I have 2.5 related issues, all of them in implementing the idea of a Laplace family guide as described here: https://github.com/pyro-ppl/pyro/issues/1817

Here’s how I understand the basic control flow of how pyro works:

Outer Adam loop over n in range(num_optim_steps) to optimize over φ:
    inner loop over s in range(num_samples):
        run guide with parameters φⁿ (n is index, not exponent):
            guide does some setup calculation to figure out the distribution for q_φⁿ. 
                In my case, since φ is θ̂, this involves getting the Hessian of p(x,θ̂) — SLOW
            guide gets 1 sample θⁿˢ from qᵩ — and keeps track of log[qᵩ(θⁿˢ)]
        run model to get log(p(x,θⁿˢ))
        calculate "crook" (the "inside" part of ELBO—inside the expectation)
    estimate ELBO as a weighted sum of all s crooks
    get gradient of that ELBO estimate
    pass all that up to Adam

I see a few problems with that.

Problem 1: the entire guide is being run num_samples times per step, even though the φ is identical for all those times, so slow setup calculation in the guide should give the same answer each time. In my case, this is a huge waste of time. I wish there were a way to split the guide into two parts, so that you could run the precalculation step once and get a function that you could then run num_samples times.

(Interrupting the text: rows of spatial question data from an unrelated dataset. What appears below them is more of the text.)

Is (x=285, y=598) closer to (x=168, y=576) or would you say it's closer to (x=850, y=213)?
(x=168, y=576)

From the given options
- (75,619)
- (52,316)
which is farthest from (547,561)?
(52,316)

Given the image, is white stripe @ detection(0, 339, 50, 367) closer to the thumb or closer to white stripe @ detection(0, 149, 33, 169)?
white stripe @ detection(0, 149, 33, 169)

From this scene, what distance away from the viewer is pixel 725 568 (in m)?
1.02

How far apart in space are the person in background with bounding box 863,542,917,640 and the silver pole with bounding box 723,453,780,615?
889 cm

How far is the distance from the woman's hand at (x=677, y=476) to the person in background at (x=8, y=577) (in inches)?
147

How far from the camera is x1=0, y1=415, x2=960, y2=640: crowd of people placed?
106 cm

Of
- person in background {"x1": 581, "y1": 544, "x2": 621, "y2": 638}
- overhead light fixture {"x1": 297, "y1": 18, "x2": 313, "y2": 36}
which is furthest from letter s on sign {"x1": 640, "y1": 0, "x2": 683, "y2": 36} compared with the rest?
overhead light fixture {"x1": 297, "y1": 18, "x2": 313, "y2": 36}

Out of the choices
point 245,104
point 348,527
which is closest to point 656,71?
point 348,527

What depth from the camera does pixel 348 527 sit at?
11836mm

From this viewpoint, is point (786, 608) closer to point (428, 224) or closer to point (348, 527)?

Problem 1a: If I memoized the precalculation result (in my case, the Hessian), it would become opaque to the ELBO gradient. Yuck.

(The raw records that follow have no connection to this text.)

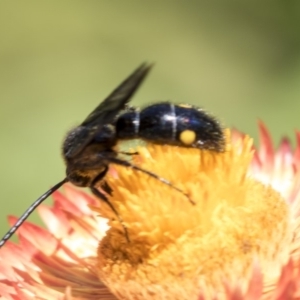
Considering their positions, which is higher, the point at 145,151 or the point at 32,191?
the point at 145,151

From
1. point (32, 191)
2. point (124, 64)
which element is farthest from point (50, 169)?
point (124, 64)

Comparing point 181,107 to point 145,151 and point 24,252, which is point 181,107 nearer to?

Problem 2: since both pytorch and poutine appear to need hand-holding to be able to calculate gradients of gradients, I currently have to wrap the argument of the Hessian call in poutine.block(…) so that the “gradient of the ELBO” step doesn’t cause an error. But that means that the Hessian is then treated as something fixed, not something that itself has a gradient over φ. This can mean the outer optimization goes off in the wrong direction. I need to fix this, and I’d even be willing to hand-code something that calculated just one element of the Hessian matrix at a time in order to do so, but I don’t understand poutine sufficiently to be able to do this.

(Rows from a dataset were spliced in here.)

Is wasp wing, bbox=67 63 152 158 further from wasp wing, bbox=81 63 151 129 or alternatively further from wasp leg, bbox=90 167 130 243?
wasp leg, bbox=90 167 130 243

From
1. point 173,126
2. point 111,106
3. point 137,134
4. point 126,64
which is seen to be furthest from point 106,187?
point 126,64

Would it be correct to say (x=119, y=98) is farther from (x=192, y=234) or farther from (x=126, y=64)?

Thanks in advance for any help/hints that anyone can give me.


#2

Note: It may be that I’m misunderstanding what poutine.block(…) actually does, and thus that I’ve misstated problem 2. Does it, or doesn’t it, make the Hessian appear to pyro as if it were a constant, with a zero gradient over φ?

One idea that I had was to manually calculate and memoize the Hessian and its gradient the first time around, then on later calls which have the same values for φ, to construct a linear form which has the same value and gradient. I know that’s a hack, but is it a crazy one?


#3

Possible solutions include:

  • setting vectorized_particles=True;
  • using local sample sites via TraceEnum_ELBO with pyro.sample(..., infer={'num_samples': 100})
  • memoizing/caching your expensive computation.

Hmm just to eliminate possible confusion, note that poutine.block is a Pyro concept, rather than a PyTorch concept. It blocks sites/messages from propagating to enclosing Pyro effect handlers. It does not block gradients. When I want to block gradients, I usually use Tensor.detach() or torch.no_grad().

General advice because I don’t fully understand your issues :smile::
When I want to use second-order methods in Pyro, I use TraceEnum_ELBO.differentiable_loss() rather than SVI. A few of the Trace*_ELBO classes have a .differentiable_loss() method, but TraceEnum_ELBO's method is infinitely differentiable whereas the others are only once differentiable. Here is an example using pyro.ops.newton_step() which computes a Hessian internally.


#4

Thanks for the answers. Both are helpful, even though they answer slightly different questions than the ones I asked.

Part of that is because I asked the wrong questions. I’ve now realized that you’re right, it wasn’t “block” that was making my Hessian opaque to gradients, but rather the Hessian code I was using. Unfortunately, I think there will be performance issues with what I want to do using any kind backwards-mode AD.